A porcelain-breaking clatter came from the kitchen, and instantly the agent was smothered by two slim arms and a mop of red curls.

"Don't! Even! Say that!" Fervent sobs heated his ear. "You're the best, you'll never die so silly! Promise me you won't!"

But Bancoran was not able to give such a promise – he could hardly breathe lest talk, and suspected he'd meet the ancestors right now.

"Ba-an?"

"What?" MI6 agent Bancoran pretended he was scratching his ankle and not fetching a bottle of wine from under the table. Not that Maraich was objecting, but Bancoran had already found himself agreeing to a part-time smoking ban (so to say) and did not want to risk another his bad habit and hobby.

False alarm. The red-head did not turn from the sizzling bacon on a stove.

"Once you said I may kill Patalliro. Is it still true?"

"Why do you ask it now? As far as I know, he didn't bother us two weeks already which is an absolute record till now."

"So what? It does not mean he won't show up tomorrow. Every time I talk to him a million of my nerve cells dies. And I see you feel the same. I just want us to live happily ever after safe, sane and sound."

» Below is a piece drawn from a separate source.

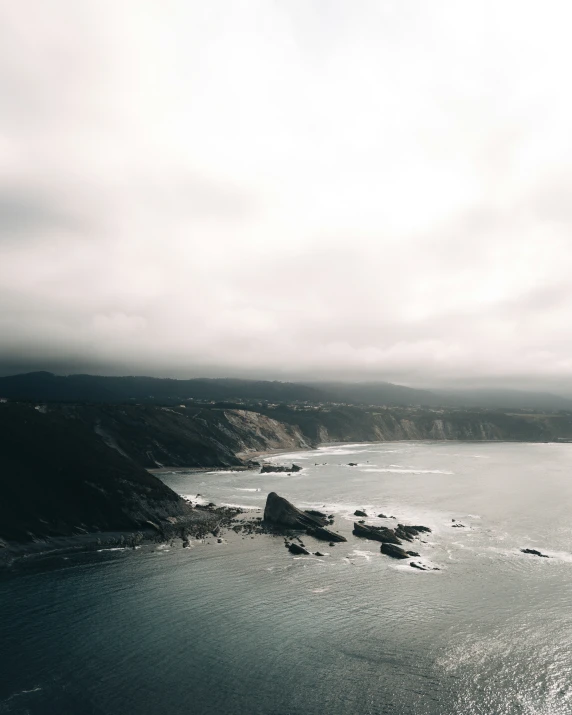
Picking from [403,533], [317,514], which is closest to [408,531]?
[403,533]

Bancoran sighed. It was not easy to argue with Maraich during breakfast when he had a knife in one hand and a steaming pan in the other. And it was extremely difficult to argue with a beautiful young man dressed in just an apron.

"Well, you are exaggerating a bit. Try to take him easy, he is just a kid."

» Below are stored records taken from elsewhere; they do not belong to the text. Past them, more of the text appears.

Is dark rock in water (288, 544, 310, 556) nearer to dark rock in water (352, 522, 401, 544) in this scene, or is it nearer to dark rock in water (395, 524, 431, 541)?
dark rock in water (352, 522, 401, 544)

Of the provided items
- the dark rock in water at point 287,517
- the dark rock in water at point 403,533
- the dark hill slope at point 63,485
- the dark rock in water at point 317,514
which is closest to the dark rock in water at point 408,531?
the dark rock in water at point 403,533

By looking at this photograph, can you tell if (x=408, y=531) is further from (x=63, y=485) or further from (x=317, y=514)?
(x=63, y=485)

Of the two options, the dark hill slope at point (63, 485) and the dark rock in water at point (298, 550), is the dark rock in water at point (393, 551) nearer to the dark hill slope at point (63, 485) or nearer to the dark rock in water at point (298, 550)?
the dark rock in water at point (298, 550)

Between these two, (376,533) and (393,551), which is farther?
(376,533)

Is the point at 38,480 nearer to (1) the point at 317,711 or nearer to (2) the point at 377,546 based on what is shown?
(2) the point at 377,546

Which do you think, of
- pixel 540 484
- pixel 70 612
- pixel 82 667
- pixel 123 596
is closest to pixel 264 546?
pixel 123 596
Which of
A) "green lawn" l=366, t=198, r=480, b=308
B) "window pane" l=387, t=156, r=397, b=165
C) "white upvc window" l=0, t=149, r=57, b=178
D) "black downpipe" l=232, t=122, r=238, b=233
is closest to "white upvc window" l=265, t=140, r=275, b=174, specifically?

"A kid, shoot!" Maraich was nearly steaming harder than the bacon on his pan. "He's almost 14, a blotchy lard-ass with fork-tongue and foul mind of an oversated old pervert!"

"You're so lyrical today, my dear. I would not call him fat, he's just short and… thickset. And many teenagers have skin problems, it's not necessarily a sign of evil–"

"HE-IS-EVIL!"

"Calm down, Maraich. Just don't feed the animal. Consider it a psychological endurance training. I do. And, for example, I notice I do not feel irritated with grammar mistakes of typists in our secretarial department, or by slow waiters, or–"

"Why do you object, I wonder." Now the red-head squinted suspiciously. "You're just as sick of him as I am, ain't you? Then, just overlook some my adventure. It won't raise any political ruckus, if you're afraid of an international scandal. Malynera king has enough enemies, and I can feign an attack of the Diamond Syndicate or ETs, and shift suspicions from the UK."

Bancoran sighed.

"Right you are. But he did one really good thing, which justifies his existence to me."

Maraich snorted and slammed the pan on a table-mat.

"You know… If not for him, I would have never met you."

"Oh."

This time the pretty killer had nothing to say.